**TEXT PASSAGE**
Start of Block

Eur. Phys. J. Plus (2021) 136: 133
https://doi.org/10.1140/epjp/s13360-021-01126-3

Regular Article

Exceptional points of the eigenvalues of parameter-dependent Hamiltonian operators

¹ Facultad de Ciencias, CUICBAS, Universidad de Colima, Bernal Díaz del Castillo 340, Colima, Colima, Mexico
² INIFTA, División Química Teórica, Blvd. 113 y 64 (S/N), Sucursal 4, Casilla de Correo 16, 1900, La Plata, Argentina

^b fernande@quimica.unlp.edu.ar

Received: 29 March 2020
Accepted: 15 January 2021
Published online: 25 January 2021

Abstract

We calculate the exceptional points of the eigenvalues of several parameter-dependent Hamiltonian operators of mathematical and physical interest. We show that the calculation is greatly facilitated by the application of the discriminant to the secular determinant. In this way, the problem reduces to finding the roots of a polynomial function of just one variable, the parameter in the Hamiltonian operator. As illustrative examples, we consider a particle in a one-dimensional box with a polynomial potential, the periodic Mathieu equation, the Stark effect in a polar rigid rotor and in a polar symmetric top.

End of Block

**WHAT YOU WILL DO**
Reproduce everything in the article from "We calculate the" down to "polar symmetric top." without changing a word.

**EXERCISE DATA**
Start of Block

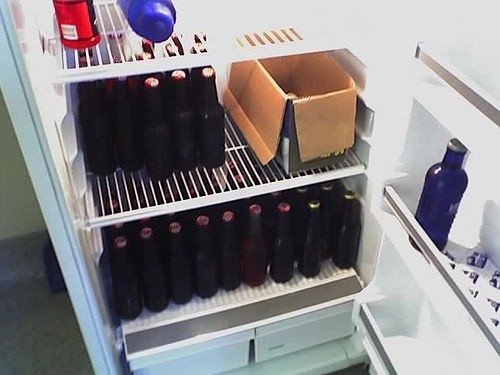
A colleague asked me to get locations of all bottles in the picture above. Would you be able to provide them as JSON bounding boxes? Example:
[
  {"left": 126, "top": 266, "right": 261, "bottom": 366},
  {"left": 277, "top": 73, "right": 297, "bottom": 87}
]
[
  {"left": 335, "top": 190, "right": 363, "bottom": 270},
  {"left": 116, "top": 0, "right": 177, "bottom": 44},
  {"left": 303, "top": 201, "right": 323, "bottom": 278},
  {"left": 138, "top": 227, "right": 170, "bottom": 313},
  {"left": 172, "top": 29, "right": 184, "bottom": 55},
  {"left": 196, "top": 67, "right": 227, "bottom": 169},
  {"left": 110, "top": 71, "right": 137, "bottom": 175},
  {"left": 165, "top": 45, "right": 177, "bottom": 58},
  {"left": 242, "top": 205, "right": 272, "bottom": 287},
  {"left": 130, "top": 38, "right": 153, "bottom": 99},
  {"left": 193, "top": 214, "right": 217, "bottom": 298},
  {"left": 108, "top": 158, "right": 283, "bottom": 212},
  {"left": 320, "top": 182, "right": 340, "bottom": 262},
  {"left": 110, "top": 222, "right": 126, "bottom": 241},
  {"left": 110, "top": 31, "right": 128, "bottom": 64},
  {"left": 54, "top": 0, "right": 100, "bottom": 47},
  {"left": 190, "top": 32, "right": 204, "bottom": 55},
  {"left": 292, "top": 186, "right": 306, "bottom": 261},
  {"left": 142, "top": 75, "right": 173, "bottom": 182},
  {"left": 169, "top": 220, "right": 195, "bottom": 303},
  {"left": 409, "top": 138, "right": 469, "bottom": 252},
  {"left": 77, "top": 49, "right": 111, "bottom": 175},
  {"left": 166, "top": 70, "right": 199, "bottom": 170},
  {"left": 111, "top": 235, "right": 143, "bottom": 321},
  {"left": 217, "top": 210, "right": 240, "bottom": 292},
  {"left": 272, "top": 202, "right": 296, "bottom": 283}
]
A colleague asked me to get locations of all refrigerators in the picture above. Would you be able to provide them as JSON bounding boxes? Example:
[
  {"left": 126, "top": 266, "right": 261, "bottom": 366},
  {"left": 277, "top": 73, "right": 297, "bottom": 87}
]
[{"left": 1, "top": 2, "right": 500, "bottom": 375}]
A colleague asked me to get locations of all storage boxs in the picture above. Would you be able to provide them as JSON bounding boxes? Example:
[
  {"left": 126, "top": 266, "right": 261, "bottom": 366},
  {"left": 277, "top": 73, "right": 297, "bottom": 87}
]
[{"left": 223, "top": 27, "right": 357, "bottom": 177}]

End of Block

**RESPONSE**
We calculate the exceptional points of the eigenvalues of several parameter-dependent Hamiltonian operators of mathematical and physical interest. We show that the calculation is greatly facilitated by the application of the discriminant to the secular determinant. In this way, the problem reduces to finding the roots of a polynomial function of just one variable, the parameter in the Hamiltonian operator. As illustrative examples, we consider a particle in a one-dimensional box with a polynomial potential, the periodic Mathieu equation, the Stark effect in a polar rigid rotor and in a polar symmetric top.